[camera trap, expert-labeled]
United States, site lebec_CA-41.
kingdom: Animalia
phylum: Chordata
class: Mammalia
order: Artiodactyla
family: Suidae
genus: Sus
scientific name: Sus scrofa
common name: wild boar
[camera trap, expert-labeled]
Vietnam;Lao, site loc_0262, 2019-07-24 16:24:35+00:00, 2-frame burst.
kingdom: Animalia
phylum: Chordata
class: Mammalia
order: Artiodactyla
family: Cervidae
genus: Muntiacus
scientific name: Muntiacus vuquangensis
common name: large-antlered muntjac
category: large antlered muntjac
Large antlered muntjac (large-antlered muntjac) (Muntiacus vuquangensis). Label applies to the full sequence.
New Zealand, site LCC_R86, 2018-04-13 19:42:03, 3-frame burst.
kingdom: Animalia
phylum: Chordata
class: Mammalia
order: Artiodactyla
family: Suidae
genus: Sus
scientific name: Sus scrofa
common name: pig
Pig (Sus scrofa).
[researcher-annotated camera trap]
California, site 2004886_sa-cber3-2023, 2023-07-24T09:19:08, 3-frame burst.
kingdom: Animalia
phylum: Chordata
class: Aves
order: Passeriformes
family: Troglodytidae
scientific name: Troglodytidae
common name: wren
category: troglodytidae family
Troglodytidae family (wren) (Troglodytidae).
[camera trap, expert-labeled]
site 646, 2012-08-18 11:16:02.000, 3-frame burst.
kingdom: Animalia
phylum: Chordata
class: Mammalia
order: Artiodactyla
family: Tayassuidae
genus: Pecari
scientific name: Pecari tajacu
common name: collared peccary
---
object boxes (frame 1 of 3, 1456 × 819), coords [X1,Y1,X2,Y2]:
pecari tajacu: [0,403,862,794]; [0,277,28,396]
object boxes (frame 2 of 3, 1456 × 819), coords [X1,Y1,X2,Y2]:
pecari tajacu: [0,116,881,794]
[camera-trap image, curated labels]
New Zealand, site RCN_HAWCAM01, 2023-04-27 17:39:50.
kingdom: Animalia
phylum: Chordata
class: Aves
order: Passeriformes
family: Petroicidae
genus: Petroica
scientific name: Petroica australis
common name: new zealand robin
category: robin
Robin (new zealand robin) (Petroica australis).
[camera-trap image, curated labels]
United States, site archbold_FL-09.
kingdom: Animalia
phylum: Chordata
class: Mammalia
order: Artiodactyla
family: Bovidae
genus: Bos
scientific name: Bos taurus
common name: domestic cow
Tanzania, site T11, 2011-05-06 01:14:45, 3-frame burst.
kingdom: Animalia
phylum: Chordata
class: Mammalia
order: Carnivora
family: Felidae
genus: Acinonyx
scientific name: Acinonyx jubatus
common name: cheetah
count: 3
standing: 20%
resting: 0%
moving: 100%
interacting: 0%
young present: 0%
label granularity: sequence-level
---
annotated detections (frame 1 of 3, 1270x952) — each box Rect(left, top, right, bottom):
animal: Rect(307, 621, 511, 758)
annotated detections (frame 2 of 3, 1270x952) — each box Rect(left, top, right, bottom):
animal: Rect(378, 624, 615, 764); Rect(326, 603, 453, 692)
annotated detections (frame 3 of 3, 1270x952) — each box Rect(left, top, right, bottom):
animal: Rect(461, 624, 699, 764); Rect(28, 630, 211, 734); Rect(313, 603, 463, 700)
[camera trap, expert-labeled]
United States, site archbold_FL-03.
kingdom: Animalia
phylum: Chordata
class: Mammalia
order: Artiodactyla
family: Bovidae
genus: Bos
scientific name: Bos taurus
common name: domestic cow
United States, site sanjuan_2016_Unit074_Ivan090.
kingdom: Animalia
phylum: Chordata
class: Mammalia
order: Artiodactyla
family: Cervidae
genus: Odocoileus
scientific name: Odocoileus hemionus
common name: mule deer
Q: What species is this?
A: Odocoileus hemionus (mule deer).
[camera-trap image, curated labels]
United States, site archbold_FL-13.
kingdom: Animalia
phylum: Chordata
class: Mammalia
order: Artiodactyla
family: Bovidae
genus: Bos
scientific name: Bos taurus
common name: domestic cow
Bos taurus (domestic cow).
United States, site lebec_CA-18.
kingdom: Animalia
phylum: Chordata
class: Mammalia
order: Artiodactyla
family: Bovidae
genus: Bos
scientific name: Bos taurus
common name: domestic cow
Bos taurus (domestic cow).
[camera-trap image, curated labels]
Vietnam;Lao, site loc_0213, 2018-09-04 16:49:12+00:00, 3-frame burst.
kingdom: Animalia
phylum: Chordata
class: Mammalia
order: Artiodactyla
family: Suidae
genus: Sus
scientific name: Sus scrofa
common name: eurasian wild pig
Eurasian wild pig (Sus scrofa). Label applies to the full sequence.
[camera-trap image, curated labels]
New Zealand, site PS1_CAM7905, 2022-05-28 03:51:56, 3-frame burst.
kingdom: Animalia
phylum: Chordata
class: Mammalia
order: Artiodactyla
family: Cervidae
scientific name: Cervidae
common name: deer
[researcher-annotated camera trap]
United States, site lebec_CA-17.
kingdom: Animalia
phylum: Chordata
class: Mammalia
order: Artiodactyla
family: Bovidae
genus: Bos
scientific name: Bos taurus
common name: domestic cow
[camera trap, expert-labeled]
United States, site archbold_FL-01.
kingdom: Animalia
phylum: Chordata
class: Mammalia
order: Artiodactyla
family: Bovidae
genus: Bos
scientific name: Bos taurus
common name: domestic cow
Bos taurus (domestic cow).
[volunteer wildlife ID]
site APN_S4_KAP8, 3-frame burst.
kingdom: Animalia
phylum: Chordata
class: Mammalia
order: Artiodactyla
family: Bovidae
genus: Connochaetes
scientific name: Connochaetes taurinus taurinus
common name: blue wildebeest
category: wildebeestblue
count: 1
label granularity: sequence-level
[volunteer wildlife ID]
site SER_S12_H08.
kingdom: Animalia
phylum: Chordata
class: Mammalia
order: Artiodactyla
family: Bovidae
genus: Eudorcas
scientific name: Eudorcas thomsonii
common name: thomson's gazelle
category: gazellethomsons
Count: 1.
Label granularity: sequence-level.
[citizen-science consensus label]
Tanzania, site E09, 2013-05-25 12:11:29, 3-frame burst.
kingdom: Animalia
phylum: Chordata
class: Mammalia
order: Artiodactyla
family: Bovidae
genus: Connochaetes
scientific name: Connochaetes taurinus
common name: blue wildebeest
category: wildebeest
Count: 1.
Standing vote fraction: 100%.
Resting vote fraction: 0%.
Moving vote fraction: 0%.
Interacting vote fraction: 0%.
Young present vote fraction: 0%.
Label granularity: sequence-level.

########################################

TO DO → In the data above, which lines have "present"? Report each of them.

EXERCISE SOLUTION →
young present: 0%
Young present vote fraction: 0%.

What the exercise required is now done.